Start of Excerpted text
Your vagina changes after childbirth, yet not many women know how much and why.
However, most of us are aware of the changes in the shape and size of our breasts during pregnancy and after breastfeeding.
We know, for example, that post-breastfeeding our breasts will sag, but somehow we tend to brush the changes in the vagina post- childbirth under the carpet.
Truth be told, the vagina can experience changes as extreme as permanent breast sagging after delivery.
The reason for this lies in the anatomy of this very resilient organ...
Let’s just imagine a hand towel stuffed inside a thick sock squeezed by two hands. The sock is the vagina, the towel is the muscle of the vaginal wall, and the hands are the pelvic floor muscles that surround the vagina.
The pelvic floor muscles are extremely elastic and they usually go back to the size they were post-delivery. But, the vaginal muscles themselves don’t really go back to the same size, even if you do Kegel exercises to strengthen pelvic floor muscles.
This means that even after Kegels, your vagina itself does not get tighter, it just feels tighter.
End of Excerpted text
Start of Provided material
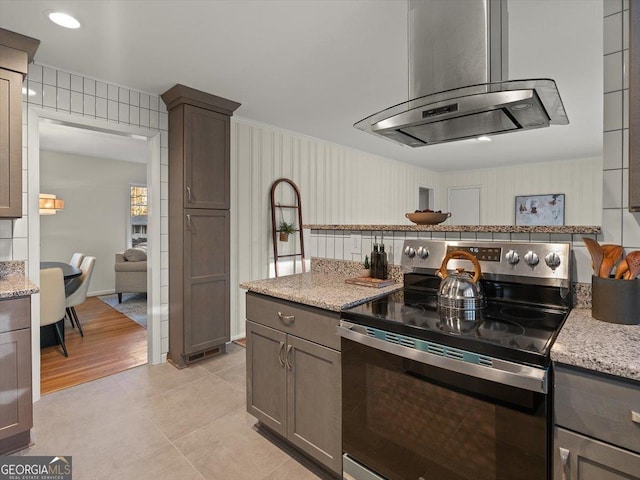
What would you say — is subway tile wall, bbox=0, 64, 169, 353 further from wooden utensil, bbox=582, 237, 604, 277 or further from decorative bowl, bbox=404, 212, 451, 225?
wooden utensil, bbox=582, 237, 604, 277

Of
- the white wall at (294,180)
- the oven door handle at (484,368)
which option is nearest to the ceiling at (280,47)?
the white wall at (294,180)

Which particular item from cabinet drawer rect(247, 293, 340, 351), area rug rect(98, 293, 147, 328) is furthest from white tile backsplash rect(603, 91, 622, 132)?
area rug rect(98, 293, 147, 328)

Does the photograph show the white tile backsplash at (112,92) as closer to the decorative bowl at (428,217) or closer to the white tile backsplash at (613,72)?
the decorative bowl at (428,217)

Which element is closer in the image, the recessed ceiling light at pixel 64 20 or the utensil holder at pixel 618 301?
the utensil holder at pixel 618 301

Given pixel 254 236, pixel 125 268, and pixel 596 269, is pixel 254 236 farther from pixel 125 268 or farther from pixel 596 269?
pixel 596 269

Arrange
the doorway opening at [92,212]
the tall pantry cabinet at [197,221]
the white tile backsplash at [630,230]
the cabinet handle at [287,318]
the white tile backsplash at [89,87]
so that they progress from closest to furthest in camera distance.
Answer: the white tile backsplash at [630,230], the cabinet handle at [287,318], the white tile backsplash at [89,87], the tall pantry cabinet at [197,221], the doorway opening at [92,212]

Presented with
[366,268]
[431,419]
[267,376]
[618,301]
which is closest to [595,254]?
[618,301]

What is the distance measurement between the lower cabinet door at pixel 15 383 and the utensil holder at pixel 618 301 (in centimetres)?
258

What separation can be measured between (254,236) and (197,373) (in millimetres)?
1506

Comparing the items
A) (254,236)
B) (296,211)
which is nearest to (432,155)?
(296,211)

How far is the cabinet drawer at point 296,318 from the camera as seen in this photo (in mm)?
1500

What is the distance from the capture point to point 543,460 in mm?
946

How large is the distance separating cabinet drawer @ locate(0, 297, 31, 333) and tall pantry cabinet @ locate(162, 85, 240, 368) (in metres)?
1.09

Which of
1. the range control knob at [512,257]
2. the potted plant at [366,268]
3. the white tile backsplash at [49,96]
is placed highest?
the white tile backsplash at [49,96]
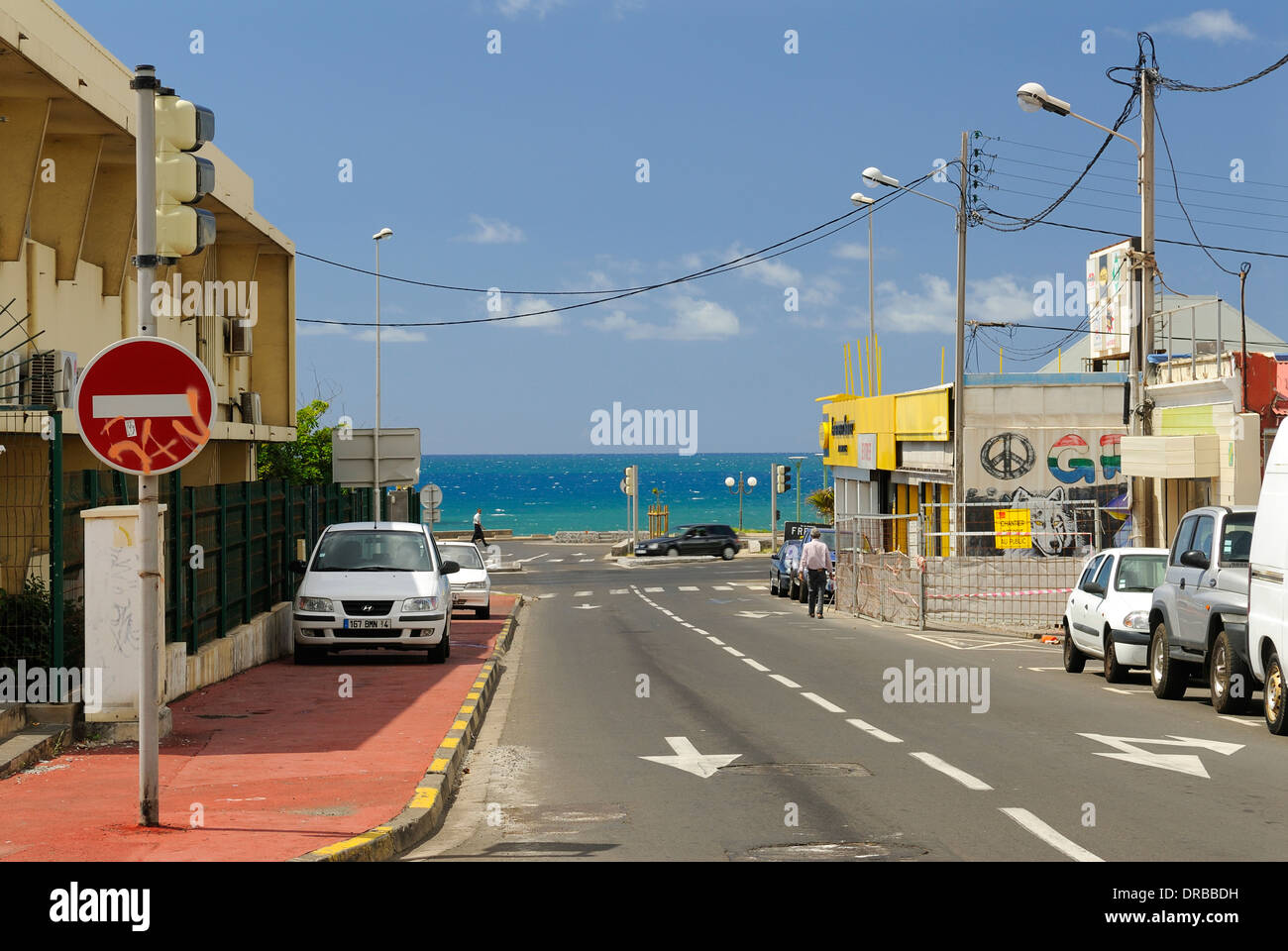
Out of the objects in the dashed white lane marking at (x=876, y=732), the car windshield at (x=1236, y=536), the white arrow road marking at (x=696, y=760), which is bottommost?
the dashed white lane marking at (x=876, y=732)

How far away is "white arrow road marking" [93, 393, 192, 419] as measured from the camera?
805cm

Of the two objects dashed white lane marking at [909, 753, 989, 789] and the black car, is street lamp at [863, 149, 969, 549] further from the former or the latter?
the black car

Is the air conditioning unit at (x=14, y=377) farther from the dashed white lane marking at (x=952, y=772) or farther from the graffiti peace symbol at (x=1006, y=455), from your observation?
the graffiti peace symbol at (x=1006, y=455)

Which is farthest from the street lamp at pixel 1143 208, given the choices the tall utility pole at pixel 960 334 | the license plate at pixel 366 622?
the license plate at pixel 366 622

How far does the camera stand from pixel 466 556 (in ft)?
105

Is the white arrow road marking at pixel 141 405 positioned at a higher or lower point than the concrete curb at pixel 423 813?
higher

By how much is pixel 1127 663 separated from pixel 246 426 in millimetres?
17129

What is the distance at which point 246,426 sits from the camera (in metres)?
28.0

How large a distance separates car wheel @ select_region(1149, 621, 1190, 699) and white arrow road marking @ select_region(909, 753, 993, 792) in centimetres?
538

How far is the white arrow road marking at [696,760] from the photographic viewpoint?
1094 centimetres

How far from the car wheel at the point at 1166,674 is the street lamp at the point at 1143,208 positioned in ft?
32.7

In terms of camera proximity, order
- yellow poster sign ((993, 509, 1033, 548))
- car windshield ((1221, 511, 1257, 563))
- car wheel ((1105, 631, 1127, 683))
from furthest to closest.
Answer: yellow poster sign ((993, 509, 1033, 548))
car wheel ((1105, 631, 1127, 683))
car windshield ((1221, 511, 1257, 563))

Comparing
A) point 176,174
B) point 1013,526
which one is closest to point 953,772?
point 176,174

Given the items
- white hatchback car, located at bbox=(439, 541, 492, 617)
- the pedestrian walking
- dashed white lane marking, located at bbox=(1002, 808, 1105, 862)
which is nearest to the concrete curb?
dashed white lane marking, located at bbox=(1002, 808, 1105, 862)
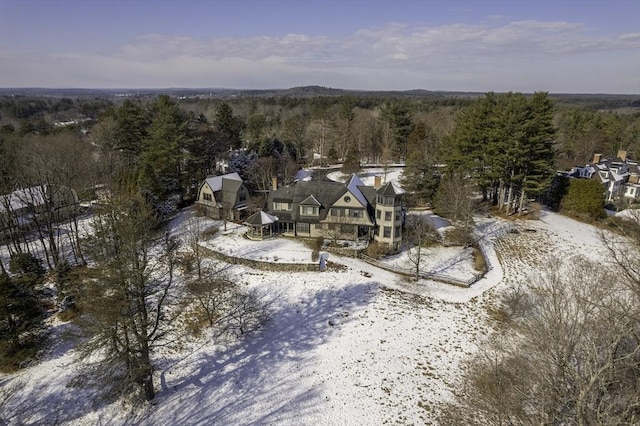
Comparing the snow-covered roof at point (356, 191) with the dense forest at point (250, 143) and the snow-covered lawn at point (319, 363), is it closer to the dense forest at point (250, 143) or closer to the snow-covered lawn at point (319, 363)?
the snow-covered lawn at point (319, 363)

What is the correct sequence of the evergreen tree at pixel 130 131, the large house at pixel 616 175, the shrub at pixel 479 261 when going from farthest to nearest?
the large house at pixel 616 175
the evergreen tree at pixel 130 131
the shrub at pixel 479 261

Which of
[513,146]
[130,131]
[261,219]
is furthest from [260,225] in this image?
[513,146]

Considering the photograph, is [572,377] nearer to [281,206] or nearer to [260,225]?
[260,225]

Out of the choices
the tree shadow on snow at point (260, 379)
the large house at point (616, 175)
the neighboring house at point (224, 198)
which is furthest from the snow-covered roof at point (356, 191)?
the large house at point (616, 175)

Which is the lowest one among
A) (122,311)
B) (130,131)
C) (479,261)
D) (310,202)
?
(479,261)

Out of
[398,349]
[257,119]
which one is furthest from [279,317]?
[257,119]

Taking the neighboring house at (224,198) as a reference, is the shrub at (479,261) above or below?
below
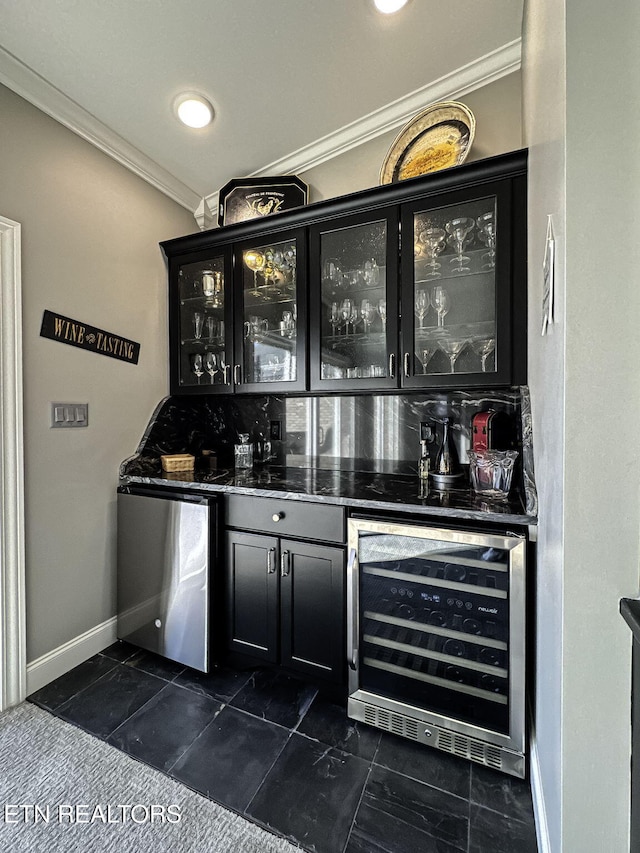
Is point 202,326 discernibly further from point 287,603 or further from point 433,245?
point 287,603

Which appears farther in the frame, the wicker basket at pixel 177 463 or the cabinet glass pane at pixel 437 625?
the wicker basket at pixel 177 463

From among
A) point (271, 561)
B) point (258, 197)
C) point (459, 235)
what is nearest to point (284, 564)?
point (271, 561)

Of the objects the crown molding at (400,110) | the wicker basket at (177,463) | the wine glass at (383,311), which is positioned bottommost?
the wicker basket at (177,463)

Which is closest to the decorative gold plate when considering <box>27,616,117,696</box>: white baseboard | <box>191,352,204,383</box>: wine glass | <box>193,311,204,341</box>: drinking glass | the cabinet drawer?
<box>193,311,204,341</box>: drinking glass

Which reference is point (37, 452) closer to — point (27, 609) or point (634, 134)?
point (27, 609)

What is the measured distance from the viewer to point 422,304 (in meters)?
1.68

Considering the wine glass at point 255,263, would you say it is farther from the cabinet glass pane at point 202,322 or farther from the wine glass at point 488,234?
the wine glass at point 488,234

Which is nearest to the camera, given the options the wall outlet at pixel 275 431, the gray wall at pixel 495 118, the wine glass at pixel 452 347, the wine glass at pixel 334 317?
the wine glass at pixel 452 347

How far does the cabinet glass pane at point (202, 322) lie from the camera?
220 cm

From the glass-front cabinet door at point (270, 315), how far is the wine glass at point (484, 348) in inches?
32.8

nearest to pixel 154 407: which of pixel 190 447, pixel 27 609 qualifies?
pixel 190 447

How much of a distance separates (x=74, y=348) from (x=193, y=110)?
1.36 m

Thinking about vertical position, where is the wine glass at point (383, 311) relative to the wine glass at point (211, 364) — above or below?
above

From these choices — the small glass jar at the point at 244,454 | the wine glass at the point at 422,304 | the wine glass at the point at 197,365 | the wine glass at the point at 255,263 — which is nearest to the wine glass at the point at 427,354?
the wine glass at the point at 422,304
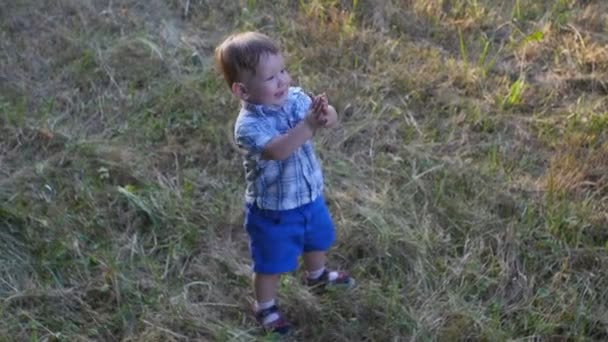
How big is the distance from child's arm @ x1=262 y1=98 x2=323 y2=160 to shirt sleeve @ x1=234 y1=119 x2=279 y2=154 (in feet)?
0.08

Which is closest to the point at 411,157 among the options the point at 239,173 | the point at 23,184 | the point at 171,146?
Answer: the point at 239,173

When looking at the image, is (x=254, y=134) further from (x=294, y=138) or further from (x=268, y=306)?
(x=268, y=306)

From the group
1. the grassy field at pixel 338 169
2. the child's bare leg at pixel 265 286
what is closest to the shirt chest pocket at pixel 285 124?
the child's bare leg at pixel 265 286

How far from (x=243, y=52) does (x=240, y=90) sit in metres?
0.11

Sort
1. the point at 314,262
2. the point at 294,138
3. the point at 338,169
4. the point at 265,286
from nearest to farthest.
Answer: the point at 294,138 < the point at 265,286 < the point at 314,262 < the point at 338,169

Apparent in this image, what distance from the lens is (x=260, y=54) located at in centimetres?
252

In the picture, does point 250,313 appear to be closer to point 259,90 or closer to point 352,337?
point 352,337

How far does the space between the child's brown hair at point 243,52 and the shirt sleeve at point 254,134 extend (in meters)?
0.13

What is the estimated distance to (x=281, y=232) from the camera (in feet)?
End of Provided material
Update the text on vaginal changes after childbirth, starting with "The pelvic floor muscles are" and going on through "pelvic floor muscles.", so that "highly" takes the place of "extremely". The records have nothing to do with this work.

The pelvic floor muscles are highly elastic and they usually go back to the size they were post-delivery. But, the vaginal muscles themselves don’t really go back to the same size, even if you do Kegel exercises to strengthen pelvic floor muscles.